Files
Main/.stversions/3 Knowledge/Machine Learning~20250203-063557.md

9.8 KiB

title, created_date, updated_date, aliases, tags
title created_date updated_date aliases tags
Machine Learning 2024-11-18 2024-11-18

Machine Learning

Glossary

Learning Rate

The learning rate is the step size used during gradient descent. How much do we walk down the gradient? If the learning rate is too small we won't converge to the optimal weights, if it's too large it's very noisy without a tendency to go anywhere and if its way too large we might diverge and go to infinity. Choosing an adequate learning rate is important. The learning rate tends to make weights larger, which is the opposite effect of that of #Regularization.

Batch Size

The batch size determines how many data-points are processed together before updating the model weights and bias. There are the options full-batch, meaning all data points are included in the batch, mini-batch (a subset of examples larger than 1) and a batch size of 1 for #Stochastic Gradient Descent (SGD).

Stochastic Gradient Descent (SGD)

Is a gradient descent during the learning process where a batch size of 1 is used. This usually works, but is very noisy, thus resulting in a loss graph that sometimes goes up and down again, but does converge. The usual approach is to have a higher batch size.

Mini-batch stochastic gradient descent (mini-batch SGD)

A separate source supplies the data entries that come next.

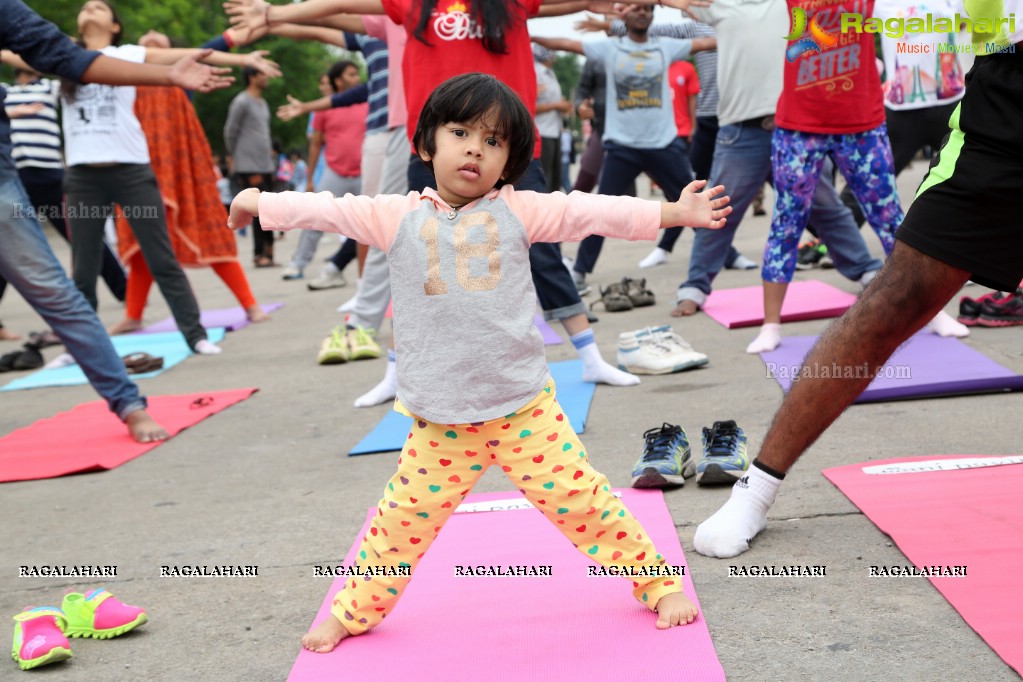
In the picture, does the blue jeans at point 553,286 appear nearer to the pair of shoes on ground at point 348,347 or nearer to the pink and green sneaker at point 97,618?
the pair of shoes on ground at point 348,347

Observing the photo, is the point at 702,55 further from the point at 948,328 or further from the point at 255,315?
the point at 948,328

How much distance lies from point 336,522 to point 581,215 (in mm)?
1555

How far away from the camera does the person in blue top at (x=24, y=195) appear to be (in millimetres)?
4812

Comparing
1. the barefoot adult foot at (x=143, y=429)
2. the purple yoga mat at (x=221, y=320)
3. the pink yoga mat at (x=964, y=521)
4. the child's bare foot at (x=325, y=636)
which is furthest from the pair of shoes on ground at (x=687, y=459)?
the purple yoga mat at (x=221, y=320)

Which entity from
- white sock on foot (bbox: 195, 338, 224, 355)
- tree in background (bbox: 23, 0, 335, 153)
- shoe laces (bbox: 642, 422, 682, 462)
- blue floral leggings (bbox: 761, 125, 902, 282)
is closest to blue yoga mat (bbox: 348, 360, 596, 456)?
shoe laces (bbox: 642, 422, 682, 462)

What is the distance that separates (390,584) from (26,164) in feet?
25.3

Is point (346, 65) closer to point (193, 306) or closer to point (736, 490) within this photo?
point (193, 306)

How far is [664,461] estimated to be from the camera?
150 inches

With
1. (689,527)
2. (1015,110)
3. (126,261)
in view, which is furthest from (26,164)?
(1015,110)

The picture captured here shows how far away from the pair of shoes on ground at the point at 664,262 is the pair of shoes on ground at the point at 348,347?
12.9 ft

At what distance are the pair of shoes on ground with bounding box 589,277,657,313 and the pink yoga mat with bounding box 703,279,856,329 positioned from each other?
46cm

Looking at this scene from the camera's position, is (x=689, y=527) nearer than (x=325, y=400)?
Yes

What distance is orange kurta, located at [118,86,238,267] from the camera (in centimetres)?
893

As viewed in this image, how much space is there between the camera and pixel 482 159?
274cm
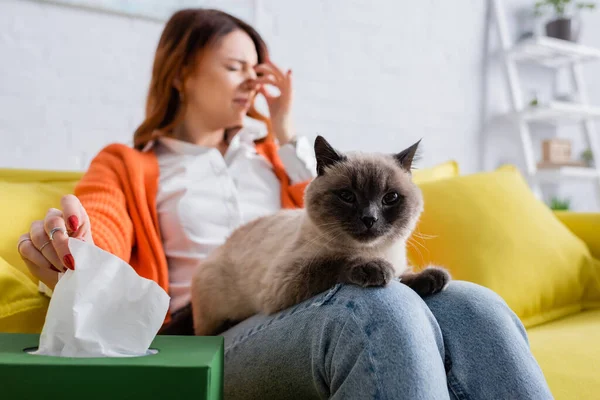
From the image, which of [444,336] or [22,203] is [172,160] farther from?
[444,336]

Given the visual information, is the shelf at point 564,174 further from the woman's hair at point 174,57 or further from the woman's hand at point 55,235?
the woman's hand at point 55,235

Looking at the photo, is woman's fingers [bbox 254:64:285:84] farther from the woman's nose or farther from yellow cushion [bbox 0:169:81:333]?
yellow cushion [bbox 0:169:81:333]

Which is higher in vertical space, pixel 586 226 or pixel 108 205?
pixel 108 205

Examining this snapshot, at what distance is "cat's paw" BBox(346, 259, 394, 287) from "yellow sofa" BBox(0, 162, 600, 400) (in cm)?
34

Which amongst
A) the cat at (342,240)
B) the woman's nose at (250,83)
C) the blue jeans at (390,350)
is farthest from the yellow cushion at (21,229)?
the woman's nose at (250,83)

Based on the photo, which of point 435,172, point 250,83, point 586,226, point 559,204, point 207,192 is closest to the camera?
point 207,192

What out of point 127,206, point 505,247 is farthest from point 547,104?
point 127,206

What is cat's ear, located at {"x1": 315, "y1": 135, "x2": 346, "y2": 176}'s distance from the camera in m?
1.07

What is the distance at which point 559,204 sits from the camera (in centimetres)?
343

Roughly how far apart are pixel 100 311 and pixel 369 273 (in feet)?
1.35

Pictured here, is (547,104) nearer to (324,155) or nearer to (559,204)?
(559,204)

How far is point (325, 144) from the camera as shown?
3.48ft

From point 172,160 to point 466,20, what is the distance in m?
2.32

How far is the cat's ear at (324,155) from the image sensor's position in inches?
41.9
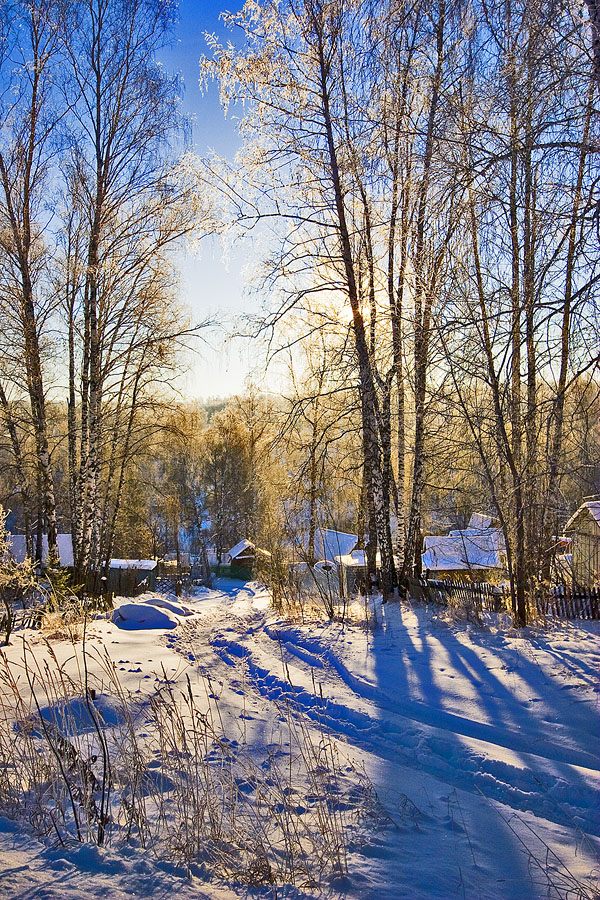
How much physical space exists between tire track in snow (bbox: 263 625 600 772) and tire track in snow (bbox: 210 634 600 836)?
4.5 inches

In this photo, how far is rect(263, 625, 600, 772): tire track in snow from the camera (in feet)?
12.8

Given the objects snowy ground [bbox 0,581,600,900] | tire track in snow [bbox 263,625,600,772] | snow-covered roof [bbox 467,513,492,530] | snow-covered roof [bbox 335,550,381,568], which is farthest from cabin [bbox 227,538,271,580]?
tire track in snow [bbox 263,625,600,772]

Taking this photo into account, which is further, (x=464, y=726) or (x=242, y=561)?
(x=242, y=561)

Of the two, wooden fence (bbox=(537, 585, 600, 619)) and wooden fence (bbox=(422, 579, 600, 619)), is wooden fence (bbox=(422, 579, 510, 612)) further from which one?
wooden fence (bbox=(537, 585, 600, 619))

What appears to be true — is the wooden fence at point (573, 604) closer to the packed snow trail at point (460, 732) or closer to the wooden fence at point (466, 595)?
the wooden fence at point (466, 595)

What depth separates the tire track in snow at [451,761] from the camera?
3293 millimetres

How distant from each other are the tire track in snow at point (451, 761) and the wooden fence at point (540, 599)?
4.72 m

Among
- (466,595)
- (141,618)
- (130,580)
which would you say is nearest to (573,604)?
(466,595)

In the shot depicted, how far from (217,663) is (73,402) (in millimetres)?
10719

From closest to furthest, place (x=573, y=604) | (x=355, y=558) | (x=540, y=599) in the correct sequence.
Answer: (x=540, y=599)
(x=573, y=604)
(x=355, y=558)

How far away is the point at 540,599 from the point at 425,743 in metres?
6.26

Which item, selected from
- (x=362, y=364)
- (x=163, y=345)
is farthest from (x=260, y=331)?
(x=163, y=345)

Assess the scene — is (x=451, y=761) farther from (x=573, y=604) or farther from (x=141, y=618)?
(x=141, y=618)

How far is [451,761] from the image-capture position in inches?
155
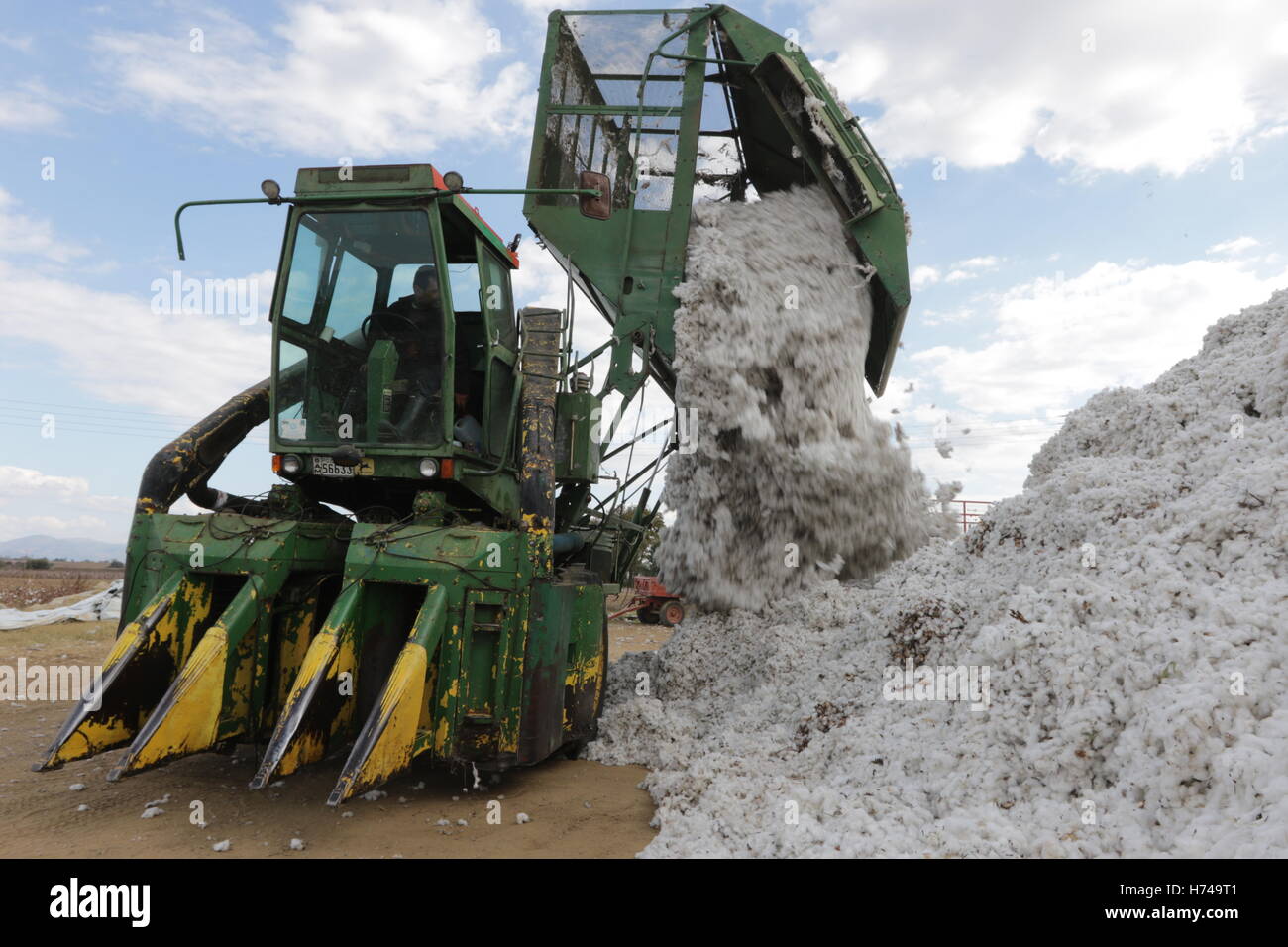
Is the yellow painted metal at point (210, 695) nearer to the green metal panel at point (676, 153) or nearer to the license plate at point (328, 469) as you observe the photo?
the license plate at point (328, 469)

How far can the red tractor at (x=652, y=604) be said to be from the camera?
12836mm

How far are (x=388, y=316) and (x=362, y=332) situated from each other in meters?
0.18

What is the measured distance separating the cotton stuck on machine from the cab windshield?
0.5 inches

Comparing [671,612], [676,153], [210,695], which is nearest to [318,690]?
[210,695]

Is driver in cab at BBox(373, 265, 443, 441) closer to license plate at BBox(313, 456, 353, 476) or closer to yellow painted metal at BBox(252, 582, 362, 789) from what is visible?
license plate at BBox(313, 456, 353, 476)

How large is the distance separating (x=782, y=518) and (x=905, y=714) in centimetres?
173

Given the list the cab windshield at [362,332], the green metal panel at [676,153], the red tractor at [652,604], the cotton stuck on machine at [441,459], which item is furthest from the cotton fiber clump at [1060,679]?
the red tractor at [652,604]

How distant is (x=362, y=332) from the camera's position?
4266 millimetres

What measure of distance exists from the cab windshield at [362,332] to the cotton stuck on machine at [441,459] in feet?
0.04

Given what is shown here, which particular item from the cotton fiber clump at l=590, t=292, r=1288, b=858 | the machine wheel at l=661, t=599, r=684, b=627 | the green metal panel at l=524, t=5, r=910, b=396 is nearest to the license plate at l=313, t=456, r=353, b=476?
the green metal panel at l=524, t=5, r=910, b=396

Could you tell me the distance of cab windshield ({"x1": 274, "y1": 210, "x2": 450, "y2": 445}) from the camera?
4027 mm

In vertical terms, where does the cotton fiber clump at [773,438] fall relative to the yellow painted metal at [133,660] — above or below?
above

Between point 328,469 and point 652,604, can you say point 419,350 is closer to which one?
point 328,469
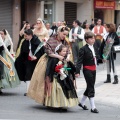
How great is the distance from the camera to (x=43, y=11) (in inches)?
994

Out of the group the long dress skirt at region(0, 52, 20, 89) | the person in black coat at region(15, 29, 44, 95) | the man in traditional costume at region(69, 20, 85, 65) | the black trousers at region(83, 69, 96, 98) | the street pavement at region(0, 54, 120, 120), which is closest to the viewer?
the street pavement at region(0, 54, 120, 120)

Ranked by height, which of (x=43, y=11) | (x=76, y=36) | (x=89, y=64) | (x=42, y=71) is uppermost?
(x=43, y=11)

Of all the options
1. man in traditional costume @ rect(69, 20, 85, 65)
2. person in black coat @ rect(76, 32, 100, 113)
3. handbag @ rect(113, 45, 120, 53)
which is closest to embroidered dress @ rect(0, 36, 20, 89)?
person in black coat @ rect(76, 32, 100, 113)

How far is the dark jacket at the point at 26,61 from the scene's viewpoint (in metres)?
10.4

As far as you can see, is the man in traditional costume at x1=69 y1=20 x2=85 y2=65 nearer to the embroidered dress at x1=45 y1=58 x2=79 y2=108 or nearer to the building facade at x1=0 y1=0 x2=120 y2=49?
the embroidered dress at x1=45 y1=58 x2=79 y2=108

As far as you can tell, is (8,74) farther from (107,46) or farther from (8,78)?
(107,46)

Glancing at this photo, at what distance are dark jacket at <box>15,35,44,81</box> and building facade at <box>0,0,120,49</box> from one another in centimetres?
1310

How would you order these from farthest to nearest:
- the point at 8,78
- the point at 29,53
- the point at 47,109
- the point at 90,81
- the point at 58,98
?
the point at 8,78 < the point at 29,53 < the point at 47,109 < the point at 90,81 < the point at 58,98

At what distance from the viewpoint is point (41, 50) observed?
34.0 feet

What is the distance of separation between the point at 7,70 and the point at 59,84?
8.19 feet

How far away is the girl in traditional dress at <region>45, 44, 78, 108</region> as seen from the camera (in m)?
8.46

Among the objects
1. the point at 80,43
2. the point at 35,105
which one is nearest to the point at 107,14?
the point at 80,43

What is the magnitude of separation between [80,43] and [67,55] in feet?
22.4

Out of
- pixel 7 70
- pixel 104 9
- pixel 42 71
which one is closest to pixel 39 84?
pixel 42 71
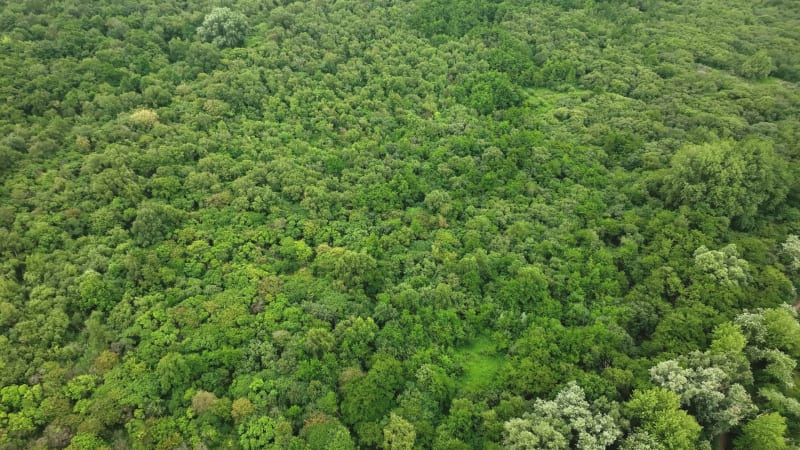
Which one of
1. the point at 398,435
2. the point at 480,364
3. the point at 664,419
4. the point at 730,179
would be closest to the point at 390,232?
the point at 480,364

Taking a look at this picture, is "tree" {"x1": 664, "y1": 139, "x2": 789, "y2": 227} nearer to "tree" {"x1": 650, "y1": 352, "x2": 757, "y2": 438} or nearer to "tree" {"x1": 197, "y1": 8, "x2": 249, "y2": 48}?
"tree" {"x1": 650, "y1": 352, "x2": 757, "y2": 438}

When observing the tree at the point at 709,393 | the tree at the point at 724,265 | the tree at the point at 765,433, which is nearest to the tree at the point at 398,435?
the tree at the point at 709,393

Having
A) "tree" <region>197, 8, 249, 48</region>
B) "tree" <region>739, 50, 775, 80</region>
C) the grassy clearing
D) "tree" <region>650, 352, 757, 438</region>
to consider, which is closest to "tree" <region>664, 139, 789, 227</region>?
"tree" <region>650, 352, 757, 438</region>

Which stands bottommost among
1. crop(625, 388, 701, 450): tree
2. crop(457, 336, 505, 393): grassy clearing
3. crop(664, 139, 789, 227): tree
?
crop(457, 336, 505, 393): grassy clearing

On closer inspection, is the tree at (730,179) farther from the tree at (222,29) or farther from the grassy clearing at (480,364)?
the tree at (222,29)

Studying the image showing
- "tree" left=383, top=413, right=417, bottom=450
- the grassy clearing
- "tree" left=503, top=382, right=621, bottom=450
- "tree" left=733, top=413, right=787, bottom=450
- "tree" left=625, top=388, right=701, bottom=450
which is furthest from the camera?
the grassy clearing

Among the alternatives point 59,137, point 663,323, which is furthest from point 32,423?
point 663,323
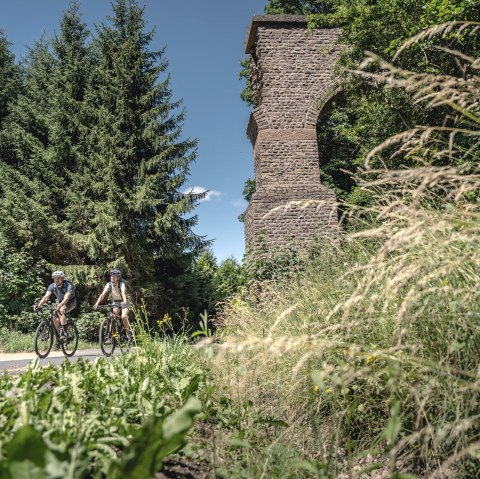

This is a compromise between full-batch and #Stochastic Gradient Descent (SGD), where the batch size is between 2 and N for N data-points. It chooses examples in the batch at random and then averages their gradients to update the weights and bias once per iteration

Noise

In machine learning noise refers to the variation during training that causes the loss to increase and decrease. It is sometimes a good thing, because it helps a model to #Generalization better.

Epochs

An epoch is a time frame in which the model has processed every example in the training set once. E.g. given 1000 examples and mini-batch sizes of 100 samples per iteration, an epoch consists of 10 iterations. Usually training requires many epochs, meaning every example is processed multiple times. This is a hyperparameter that is set before training and the tradeoff between training length and model quality is influenced by it. Training differences in the example above (1000 data points, 20 epochs)

Loss Function

The loss function defines what is minimized during the training process. It should be small for good predictions and large for bad predictions. For a linear regression a squared Loss (L_2 loss) is used, which works well because the slope is constant meaning for a \Delta x the resulting \Delta y is constant. However, in a #Logistic Regression this is not the case, meaning that for some variations \Delta z when close to z=0 result in a large change \Delta y, compared to a very small \Delta y when z is large or small. For this case we can use the Log Loss:

Log Loss = \sum_{(x,y)\in{D}} - y \; \text{log}(y') - (1-y)\;\text{log}(1-y')

Generalization

Regularization

Is a mechanism for penalizing model complexity during training. It does that by adding a regularization term to the loss function which results in less overfitting and better #Generalization. Example regularizations:

  • L_1 Regularization: (also called Lasso) adds the absoulte weights to the loss function resulting in making some weights 0 and thus selecting only a subset of features: \lambda \sum{|w_i|}
  • L_2 Regularization: (also called Ridge) adds the square of the weights to the loss function resulting in making the weights smaller: \lambda \sum{w_i^2}
  • Early stopping: is a regularization method that just ends the training before the model fully converges. For example for each epoch you validate the model on a validation set and once it the validation loss function starts increasing (after only decreasing) you stop the training process (stop it before it overfits).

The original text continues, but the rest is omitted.